The security measures also prevent distributed denial of service (DDoS) attacks, which hackers use to flood a website with botnet traffic and overload the website for a period of time.
The report states that the federal websites for the Speaker of the House, the House of Representative, and the Congressional Budget Office all failed to enable DNSSEC.
In 2008, the Office of Management and Budget required all federal websites to deploy DNSSEC to remove threats of DNS-based attacks and improve the “overall integrity and authenticity of information processed over the Internet.”
The analysts also tested each site to identify whether it enabled Hypertext Transfer Protocol Secure (HTTPS).
Using Qualys SSL Labs’ “SSL Server Test,” which analyzes a website’s Secure Sockets Layer (SSL) certificates and found that 71 percent of the sites passed the test, up from 67 percent the previous year. SSL certificates ensure that all data being sent between the browser and server is encrypted.
Websites use an SSL certificate to authenticate the identity of a website and encrypt data that is being transmitted in order to ensure that hackers cannot intercept communications from a user, such as credit card information or other personal data, or manipulate data between the browser and the server.
The analysts found that the websites for the Government Accountability Office and the Speaker of the House failed to enable HTTPS, among others.
In total, 36 percent of the websites failed one of the security tests, down from 39 percent in the previous year.
The analysts also found that 60 percent of the sites they tested were accessible to users with disabilities, up slightly from 58 percent in their initial report. The report said that the main issues were a lack of labels that prevent blind users from being able to navigate certain websites with a screen reader
Although it is not required by law, analysts also reviewed the websites for their page-load speed and found that 37 percent failed the test, an increase on the 27 percent in the previous report. The report also found fewer federal websites passed their mobile page-load speed test, from 36 percent in the initial report to 27 percent in the report released Monday.

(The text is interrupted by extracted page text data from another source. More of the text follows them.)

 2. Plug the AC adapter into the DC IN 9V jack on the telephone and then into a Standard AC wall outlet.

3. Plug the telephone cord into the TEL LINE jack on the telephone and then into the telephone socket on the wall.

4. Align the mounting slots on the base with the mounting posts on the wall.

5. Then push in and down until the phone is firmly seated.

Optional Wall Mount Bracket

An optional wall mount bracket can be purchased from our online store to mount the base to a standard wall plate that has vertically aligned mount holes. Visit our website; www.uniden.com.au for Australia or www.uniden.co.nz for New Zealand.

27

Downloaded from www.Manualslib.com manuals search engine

Only 61 percent of the websites they tested were mobile friendly, a slight increase from the 59 percent that were found to be mobile-friendly in the last report.
In 2016, the ITIF reviewed 297 of the most popular government websites and released a report that said “many federal government websites were not fast, mobile friendly, secure, or accessible.”

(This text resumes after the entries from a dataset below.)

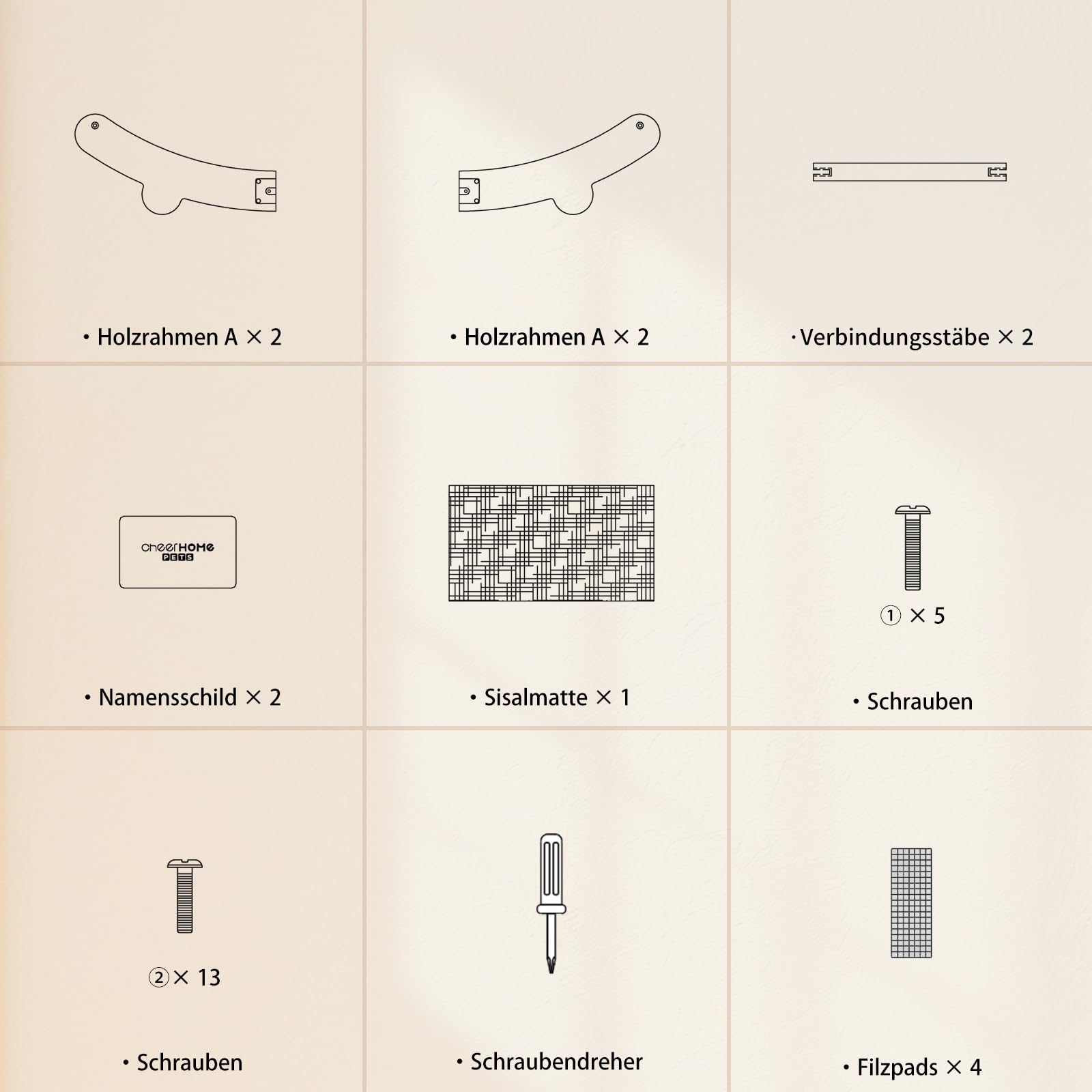 • Holzrahmen A × 2

• Holzrahmen A × 2

• Verbindungsstäbe × 2

cheerHOME PETS

• Namensschild × 2

• Sisalmatte × 1

① × 5

• Schrauben

② × 13

• Schrauben

• Schraubendreher

• Filzpads × 4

Since that report, the ITIF said that federal agencies have “made little progress at modernizing government websites.”
The report applauded President Donald Trump for taking a “general step in the right direction” by signing an executive order in May that established the American Technology Council to modernize IT infrastructure in the US. However, the report adds that the Trump administration needs to address these failures in order to endure the government can “provide all Americans with secure and convenient access to online government services and information.”
“Government websites get millions of visitors each day. As more people go online for public services and as security threats continue to evolve, it is important for federal websites to be more convenient, accessible, and secure,” Galia Nurko, an ITIF research fellow, said in a statement. “This report shows a significant amount of work left to be done to modernize federal websites and ensure that, as technology advances, federal websites improve in turn.”